N. Waiver by the Company. The Company hereby expressly waives demand, notice, presentment, protest, notice of dishonor and nonpayment of this Note, and all other notices and demands of any kind in connection with the delivery, acceptance, performance, default or enforcement hereof.

O. Delays. No delay by the Holder in exercising any power or right hereunder shall operate as a waiver of any power or right.
P. Severability. If one or more provisions of this Note are held to be unenforceable under applicable law, such provision shall be excluded from this Note and the balance of the Note shall be interpreted as if such provision were so excluded and shall be enforceable in accordance with its terms.
Q. No Impairment. The Company will not, by any voluntary action, avoid or seek to avoid the observance or performance of any of the terms to be observed or performed hereunder by the Company, but will at all times in good faith assist in the carrying out of all the provisions of this Note and in the taking of all such action as may be necessary or appropriate in order to protect the rights of the Holder of this Note against impairment.
R. Expenses.

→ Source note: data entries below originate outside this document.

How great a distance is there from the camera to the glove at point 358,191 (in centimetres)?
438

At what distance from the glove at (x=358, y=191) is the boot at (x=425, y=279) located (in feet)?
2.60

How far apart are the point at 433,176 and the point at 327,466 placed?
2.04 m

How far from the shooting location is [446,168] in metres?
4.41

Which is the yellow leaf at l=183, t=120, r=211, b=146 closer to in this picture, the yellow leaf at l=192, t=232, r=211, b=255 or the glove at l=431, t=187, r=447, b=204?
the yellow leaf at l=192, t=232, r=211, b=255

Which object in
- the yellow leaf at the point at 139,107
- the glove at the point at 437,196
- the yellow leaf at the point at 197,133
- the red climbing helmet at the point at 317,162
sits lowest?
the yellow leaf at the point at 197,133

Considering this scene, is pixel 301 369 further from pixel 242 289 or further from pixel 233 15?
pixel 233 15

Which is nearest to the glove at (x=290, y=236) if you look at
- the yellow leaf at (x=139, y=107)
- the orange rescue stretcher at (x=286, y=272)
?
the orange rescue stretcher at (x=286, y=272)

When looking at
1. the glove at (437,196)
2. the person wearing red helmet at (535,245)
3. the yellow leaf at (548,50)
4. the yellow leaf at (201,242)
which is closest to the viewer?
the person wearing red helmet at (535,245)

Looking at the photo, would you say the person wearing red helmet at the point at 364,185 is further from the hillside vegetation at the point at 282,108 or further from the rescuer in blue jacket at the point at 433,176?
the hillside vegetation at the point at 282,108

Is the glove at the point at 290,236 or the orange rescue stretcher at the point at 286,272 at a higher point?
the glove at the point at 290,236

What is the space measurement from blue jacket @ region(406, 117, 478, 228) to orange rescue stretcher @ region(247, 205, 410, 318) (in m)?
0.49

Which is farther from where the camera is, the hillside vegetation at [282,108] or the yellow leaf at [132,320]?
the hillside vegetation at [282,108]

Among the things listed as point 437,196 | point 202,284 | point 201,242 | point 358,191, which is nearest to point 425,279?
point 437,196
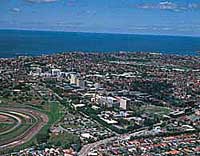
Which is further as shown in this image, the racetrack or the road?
the racetrack

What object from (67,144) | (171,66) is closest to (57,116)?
(67,144)

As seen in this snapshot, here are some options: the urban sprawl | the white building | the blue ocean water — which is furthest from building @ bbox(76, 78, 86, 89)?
the blue ocean water

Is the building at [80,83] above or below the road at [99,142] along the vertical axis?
above

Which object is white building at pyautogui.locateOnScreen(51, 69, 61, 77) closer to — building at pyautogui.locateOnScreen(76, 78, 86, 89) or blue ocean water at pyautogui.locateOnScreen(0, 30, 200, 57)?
building at pyautogui.locateOnScreen(76, 78, 86, 89)

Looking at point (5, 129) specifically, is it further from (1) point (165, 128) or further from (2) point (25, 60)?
(2) point (25, 60)

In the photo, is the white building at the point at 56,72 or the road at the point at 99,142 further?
the white building at the point at 56,72

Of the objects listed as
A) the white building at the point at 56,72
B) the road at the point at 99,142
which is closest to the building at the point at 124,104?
the road at the point at 99,142

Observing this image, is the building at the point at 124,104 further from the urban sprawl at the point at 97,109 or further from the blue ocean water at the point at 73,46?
the blue ocean water at the point at 73,46

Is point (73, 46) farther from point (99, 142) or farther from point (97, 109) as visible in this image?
point (99, 142)

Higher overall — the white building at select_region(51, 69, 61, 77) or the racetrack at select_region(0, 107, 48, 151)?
the white building at select_region(51, 69, 61, 77)
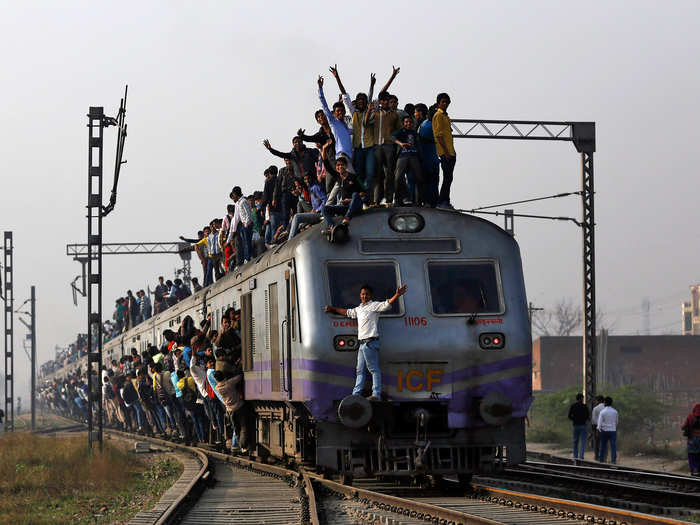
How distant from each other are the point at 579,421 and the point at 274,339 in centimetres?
1227

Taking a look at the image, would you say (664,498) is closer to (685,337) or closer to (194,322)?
(194,322)

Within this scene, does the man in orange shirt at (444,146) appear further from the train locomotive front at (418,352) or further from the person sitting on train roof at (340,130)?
the train locomotive front at (418,352)

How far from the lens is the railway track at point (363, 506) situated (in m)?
10.6

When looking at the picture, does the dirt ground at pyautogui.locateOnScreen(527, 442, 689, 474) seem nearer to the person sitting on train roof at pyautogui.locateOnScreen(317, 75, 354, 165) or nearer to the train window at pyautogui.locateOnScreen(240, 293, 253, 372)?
the train window at pyautogui.locateOnScreen(240, 293, 253, 372)

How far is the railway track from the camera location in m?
10.6

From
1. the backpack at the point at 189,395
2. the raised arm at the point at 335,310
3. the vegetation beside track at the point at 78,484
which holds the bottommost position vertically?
the vegetation beside track at the point at 78,484

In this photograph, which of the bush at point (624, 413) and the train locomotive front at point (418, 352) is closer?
the train locomotive front at point (418, 352)

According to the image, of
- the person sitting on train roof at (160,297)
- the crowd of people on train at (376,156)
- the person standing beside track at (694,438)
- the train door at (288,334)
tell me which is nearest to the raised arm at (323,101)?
the crowd of people on train at (376,156)

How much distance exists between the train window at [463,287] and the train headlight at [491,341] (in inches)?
11.4

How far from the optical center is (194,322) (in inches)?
854

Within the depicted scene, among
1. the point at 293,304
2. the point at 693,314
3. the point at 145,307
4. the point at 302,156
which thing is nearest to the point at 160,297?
the point at 145,307

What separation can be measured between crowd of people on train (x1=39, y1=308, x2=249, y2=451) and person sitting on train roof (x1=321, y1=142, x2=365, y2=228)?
9.28ft

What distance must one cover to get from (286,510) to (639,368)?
2674 inches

The Company agrees to pay all of the Holder’s reasonable costs, fees and expenses, if any (including reasonable counsel fees and expenses, costs of collection and court costs), in connection with the enforcement of this Note.

IN WITNESS WHEREOF, the Company has caused this Note to be executed in its corporate name and this Note to be dated, issued and delivered, all on the date first above written.
a Maryland corporation
Print Name
Accepted and Agreed to:
Print Name of Holder
(Print Name, if signing on behalf of entity)
Title (if applicable)

(To Assign the foregoing Note, execute
this form and supply required information.)
FOR VALUE RECEIVED, an interest corresponding to the unpaid principal amount of the foregoing Note and all rights evidenced thereby are hereby assigned to

(Please Print)
whose address is                                                                                                                                      

Holder’s Signature:                                                        
Holder’s Address:                                                          
Signature Guaranteed:                                                                 
The signature to this Assignment Form must correspond with the name as it appears on the face of the Note, without alteration or enlargement or any change whatever, and must be guaranteed by a bank or trust company. Officers of corporations and those acting in a fiduciary or other representative capacity should file proper evidence of authority to assign the foregoing Note.